**Instructions to follow:**
Which lines of the records below contain the word "front"? Return each of those lines in full.

== Information shown ==

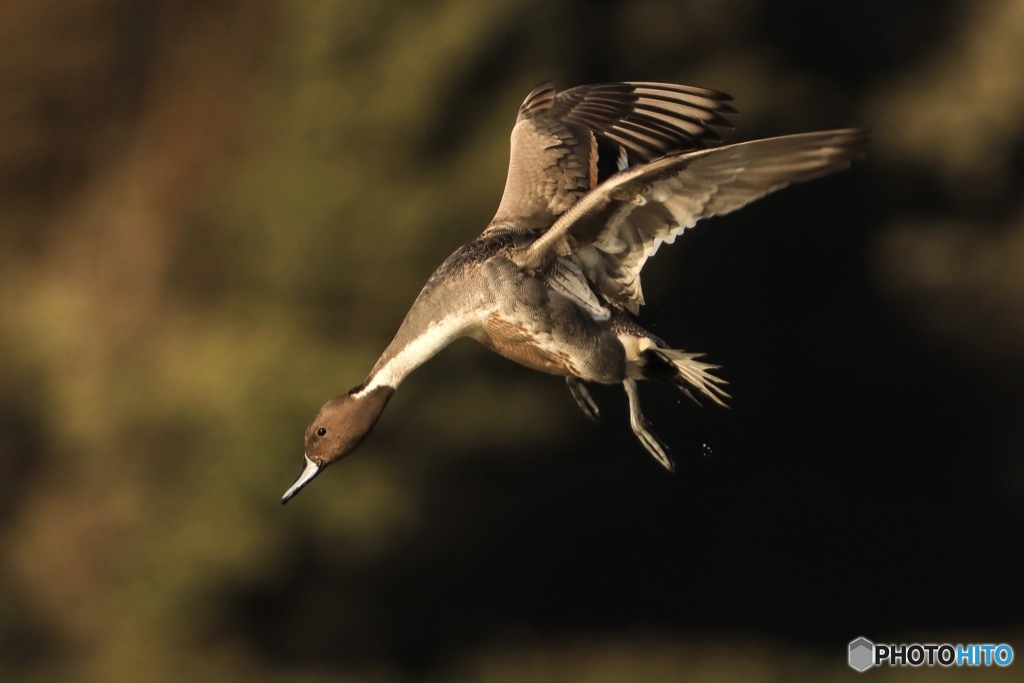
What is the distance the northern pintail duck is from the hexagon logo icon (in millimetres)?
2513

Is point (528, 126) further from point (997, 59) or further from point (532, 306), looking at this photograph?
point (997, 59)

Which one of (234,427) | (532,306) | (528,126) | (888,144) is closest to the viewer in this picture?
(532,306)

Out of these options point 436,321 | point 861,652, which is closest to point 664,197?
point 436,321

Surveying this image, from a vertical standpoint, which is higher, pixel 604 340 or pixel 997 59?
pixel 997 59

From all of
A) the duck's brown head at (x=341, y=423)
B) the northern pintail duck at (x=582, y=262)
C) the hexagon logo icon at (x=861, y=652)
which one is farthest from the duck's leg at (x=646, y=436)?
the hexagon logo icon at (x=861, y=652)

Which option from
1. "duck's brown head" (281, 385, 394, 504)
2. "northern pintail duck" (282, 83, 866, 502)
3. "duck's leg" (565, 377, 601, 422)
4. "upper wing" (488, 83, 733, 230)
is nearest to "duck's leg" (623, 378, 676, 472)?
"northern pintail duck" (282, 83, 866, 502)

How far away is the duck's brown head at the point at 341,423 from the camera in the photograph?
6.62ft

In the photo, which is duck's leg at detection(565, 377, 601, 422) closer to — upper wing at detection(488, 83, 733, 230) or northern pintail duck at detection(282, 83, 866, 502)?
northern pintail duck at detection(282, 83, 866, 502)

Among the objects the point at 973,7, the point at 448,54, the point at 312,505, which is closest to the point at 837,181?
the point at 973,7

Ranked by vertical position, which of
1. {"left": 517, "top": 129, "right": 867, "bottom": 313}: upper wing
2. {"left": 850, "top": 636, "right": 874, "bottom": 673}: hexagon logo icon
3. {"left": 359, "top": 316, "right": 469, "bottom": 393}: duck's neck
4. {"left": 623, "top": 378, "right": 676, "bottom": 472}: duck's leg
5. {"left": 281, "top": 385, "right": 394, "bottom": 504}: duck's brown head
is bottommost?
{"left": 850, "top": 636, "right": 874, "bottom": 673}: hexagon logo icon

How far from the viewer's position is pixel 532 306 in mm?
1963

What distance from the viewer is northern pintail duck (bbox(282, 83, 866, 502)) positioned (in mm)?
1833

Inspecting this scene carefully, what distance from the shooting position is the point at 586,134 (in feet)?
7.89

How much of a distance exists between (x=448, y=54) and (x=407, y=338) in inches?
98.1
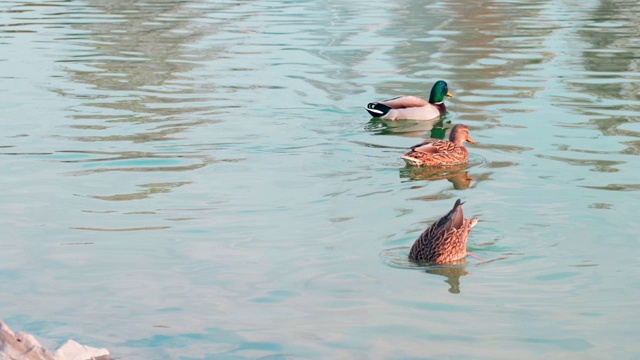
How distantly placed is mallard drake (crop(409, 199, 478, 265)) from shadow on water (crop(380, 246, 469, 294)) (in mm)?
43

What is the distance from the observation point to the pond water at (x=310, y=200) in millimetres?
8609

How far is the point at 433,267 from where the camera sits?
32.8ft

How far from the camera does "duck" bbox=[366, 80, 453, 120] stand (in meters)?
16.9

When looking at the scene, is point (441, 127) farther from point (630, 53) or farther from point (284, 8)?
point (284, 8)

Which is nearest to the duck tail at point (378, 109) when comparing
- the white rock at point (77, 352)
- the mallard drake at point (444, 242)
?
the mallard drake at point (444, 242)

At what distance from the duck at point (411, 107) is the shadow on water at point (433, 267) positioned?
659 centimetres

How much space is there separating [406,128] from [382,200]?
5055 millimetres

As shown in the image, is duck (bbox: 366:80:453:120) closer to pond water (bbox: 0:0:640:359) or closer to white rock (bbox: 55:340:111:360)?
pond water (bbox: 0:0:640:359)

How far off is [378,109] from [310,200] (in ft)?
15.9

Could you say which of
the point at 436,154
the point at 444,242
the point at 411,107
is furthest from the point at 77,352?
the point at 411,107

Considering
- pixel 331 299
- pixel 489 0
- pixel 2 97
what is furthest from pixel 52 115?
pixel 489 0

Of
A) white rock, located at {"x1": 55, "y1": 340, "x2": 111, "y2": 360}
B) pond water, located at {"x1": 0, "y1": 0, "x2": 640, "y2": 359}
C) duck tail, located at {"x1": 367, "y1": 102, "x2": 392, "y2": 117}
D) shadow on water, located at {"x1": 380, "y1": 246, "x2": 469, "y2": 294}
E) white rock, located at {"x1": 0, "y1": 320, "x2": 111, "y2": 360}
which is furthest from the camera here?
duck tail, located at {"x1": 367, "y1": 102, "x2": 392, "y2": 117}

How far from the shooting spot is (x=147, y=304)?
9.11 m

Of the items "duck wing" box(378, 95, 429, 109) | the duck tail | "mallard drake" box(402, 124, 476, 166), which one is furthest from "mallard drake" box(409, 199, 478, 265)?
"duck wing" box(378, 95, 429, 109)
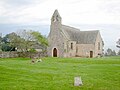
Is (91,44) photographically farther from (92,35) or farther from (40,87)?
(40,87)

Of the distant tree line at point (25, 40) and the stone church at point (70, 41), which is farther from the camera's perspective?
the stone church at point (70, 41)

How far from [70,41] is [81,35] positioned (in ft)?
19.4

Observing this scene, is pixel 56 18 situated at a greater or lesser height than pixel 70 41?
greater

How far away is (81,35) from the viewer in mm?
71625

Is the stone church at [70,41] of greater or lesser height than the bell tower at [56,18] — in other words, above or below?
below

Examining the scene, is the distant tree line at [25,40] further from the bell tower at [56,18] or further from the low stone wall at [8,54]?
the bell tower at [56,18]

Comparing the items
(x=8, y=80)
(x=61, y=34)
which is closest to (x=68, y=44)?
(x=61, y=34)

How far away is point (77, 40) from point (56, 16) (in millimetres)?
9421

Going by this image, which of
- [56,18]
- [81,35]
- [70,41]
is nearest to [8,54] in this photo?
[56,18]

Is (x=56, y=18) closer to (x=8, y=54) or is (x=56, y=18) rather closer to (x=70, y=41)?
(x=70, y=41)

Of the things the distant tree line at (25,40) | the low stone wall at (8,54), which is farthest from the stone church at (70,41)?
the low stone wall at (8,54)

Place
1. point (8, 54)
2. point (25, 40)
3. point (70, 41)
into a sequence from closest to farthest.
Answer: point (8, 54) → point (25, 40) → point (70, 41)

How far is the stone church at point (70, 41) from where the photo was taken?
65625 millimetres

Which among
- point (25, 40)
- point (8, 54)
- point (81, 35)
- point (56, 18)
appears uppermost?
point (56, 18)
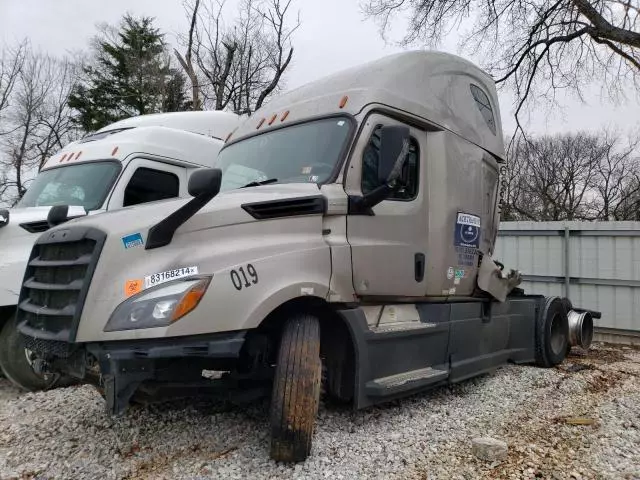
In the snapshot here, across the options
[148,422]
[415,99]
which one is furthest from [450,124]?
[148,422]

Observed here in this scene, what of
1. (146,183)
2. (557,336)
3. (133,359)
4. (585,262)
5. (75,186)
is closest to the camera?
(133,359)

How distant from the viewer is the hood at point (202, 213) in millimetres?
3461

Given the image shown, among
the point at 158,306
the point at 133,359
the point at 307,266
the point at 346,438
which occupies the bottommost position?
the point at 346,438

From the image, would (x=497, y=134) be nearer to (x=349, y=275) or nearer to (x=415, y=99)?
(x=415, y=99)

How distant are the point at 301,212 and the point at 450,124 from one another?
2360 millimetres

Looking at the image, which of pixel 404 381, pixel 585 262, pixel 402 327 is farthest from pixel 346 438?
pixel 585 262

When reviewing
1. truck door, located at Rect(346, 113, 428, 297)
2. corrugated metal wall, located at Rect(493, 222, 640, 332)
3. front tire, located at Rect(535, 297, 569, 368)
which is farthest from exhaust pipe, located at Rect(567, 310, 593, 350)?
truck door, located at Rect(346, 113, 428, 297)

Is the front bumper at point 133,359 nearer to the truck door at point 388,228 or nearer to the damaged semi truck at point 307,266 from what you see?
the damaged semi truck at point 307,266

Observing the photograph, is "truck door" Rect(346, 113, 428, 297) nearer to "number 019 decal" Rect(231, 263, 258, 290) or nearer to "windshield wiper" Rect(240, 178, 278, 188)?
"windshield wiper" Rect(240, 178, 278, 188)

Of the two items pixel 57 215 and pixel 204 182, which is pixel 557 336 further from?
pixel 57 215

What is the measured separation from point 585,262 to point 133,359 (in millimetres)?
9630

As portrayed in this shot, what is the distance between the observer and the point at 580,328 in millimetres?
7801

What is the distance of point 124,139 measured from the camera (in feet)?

===

**Right answer:**
3. front tire, located at Rect(535, 297, 569, 368)
Is the front bumper at point 133,359 nearer to the truck door at point 388,228 or nearer to the damaged semi truck at point 307,266 from what you see?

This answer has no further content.